#### Data listing ####
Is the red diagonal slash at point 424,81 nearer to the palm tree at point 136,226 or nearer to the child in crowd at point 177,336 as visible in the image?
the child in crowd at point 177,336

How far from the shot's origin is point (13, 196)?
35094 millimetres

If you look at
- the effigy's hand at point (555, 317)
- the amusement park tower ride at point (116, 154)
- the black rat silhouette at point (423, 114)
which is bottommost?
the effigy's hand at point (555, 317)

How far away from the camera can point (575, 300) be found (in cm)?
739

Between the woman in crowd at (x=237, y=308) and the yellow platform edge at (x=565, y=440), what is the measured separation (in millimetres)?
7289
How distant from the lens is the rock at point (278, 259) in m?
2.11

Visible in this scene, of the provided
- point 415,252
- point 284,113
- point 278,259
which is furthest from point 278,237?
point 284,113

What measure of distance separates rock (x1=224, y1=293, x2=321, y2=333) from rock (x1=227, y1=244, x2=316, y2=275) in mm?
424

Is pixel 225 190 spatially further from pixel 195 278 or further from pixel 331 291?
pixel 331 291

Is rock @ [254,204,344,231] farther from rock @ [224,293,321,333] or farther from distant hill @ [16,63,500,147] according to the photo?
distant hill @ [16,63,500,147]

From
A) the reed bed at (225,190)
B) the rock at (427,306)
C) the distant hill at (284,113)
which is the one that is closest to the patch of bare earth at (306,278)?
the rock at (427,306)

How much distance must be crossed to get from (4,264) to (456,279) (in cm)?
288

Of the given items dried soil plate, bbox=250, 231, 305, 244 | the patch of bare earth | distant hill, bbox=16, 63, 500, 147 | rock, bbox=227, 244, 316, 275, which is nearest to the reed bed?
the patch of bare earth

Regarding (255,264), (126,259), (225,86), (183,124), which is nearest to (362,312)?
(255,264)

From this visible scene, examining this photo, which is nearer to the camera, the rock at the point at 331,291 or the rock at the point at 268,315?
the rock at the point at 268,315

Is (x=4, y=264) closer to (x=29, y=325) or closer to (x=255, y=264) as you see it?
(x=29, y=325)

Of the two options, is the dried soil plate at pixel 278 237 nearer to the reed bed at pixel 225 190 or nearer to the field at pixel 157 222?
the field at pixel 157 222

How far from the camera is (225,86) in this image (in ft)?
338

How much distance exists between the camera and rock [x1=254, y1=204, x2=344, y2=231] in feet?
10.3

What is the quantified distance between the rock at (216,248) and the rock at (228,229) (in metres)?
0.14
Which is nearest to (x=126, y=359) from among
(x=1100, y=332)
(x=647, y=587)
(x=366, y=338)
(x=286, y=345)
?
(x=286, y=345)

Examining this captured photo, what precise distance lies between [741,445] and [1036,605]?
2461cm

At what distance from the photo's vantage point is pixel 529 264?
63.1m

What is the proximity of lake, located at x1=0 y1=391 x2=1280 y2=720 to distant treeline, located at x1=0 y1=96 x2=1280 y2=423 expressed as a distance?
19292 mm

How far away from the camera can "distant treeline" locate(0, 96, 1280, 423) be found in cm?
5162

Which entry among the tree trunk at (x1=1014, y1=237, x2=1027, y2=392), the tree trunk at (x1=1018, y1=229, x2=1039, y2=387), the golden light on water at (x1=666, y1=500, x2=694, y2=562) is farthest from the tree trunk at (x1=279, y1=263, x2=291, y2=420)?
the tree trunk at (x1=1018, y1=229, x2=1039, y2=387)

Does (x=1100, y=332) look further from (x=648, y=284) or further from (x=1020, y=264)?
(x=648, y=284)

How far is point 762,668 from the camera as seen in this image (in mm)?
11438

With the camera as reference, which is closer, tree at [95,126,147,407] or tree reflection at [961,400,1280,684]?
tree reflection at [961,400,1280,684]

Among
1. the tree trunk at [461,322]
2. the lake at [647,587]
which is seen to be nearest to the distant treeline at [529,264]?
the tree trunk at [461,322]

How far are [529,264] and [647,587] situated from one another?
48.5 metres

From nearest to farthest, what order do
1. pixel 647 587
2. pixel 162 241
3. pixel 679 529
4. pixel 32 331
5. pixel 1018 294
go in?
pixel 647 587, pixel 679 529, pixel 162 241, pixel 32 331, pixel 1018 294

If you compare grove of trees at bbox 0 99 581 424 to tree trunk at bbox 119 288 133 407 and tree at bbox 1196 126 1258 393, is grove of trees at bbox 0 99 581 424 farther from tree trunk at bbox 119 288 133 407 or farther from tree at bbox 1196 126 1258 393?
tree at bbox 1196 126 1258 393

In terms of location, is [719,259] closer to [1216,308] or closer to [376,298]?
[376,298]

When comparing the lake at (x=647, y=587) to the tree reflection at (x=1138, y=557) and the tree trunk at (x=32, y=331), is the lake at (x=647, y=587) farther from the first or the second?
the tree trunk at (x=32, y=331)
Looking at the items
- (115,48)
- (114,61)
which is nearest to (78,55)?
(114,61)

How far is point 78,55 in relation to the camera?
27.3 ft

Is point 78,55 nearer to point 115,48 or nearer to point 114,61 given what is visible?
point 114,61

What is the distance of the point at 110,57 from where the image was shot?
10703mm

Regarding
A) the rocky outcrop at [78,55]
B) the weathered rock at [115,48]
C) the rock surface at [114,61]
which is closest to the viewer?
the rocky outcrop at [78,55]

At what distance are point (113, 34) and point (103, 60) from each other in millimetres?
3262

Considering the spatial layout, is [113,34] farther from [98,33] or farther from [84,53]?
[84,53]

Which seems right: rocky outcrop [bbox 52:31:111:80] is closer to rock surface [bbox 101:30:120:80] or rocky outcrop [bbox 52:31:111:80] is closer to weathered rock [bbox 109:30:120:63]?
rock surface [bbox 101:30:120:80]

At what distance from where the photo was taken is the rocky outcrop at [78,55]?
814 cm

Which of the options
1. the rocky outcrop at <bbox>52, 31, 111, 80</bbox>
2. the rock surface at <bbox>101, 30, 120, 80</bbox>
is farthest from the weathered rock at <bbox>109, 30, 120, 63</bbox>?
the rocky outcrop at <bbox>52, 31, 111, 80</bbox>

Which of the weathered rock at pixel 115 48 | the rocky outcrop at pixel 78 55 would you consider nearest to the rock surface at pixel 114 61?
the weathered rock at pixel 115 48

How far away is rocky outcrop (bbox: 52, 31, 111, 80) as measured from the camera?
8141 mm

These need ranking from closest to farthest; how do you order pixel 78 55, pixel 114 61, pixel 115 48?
####
* [Your objective] Report each line of the entries above that contains the word "this", copying every such line in full.

* [The solution]
Visible in this scene, of the provided
From this visible scene, examining this photo, which is nearer to the camera, the rock at the point at 331,291 or the rock at the point at 268,315?
How far from the camera is (225,86) in this image (in ft)?
Examining this captured photo, what precise distance lies between [741,445] and [1036,605]?
How far is point 762,668 from the camera as seen in this image (in mm)?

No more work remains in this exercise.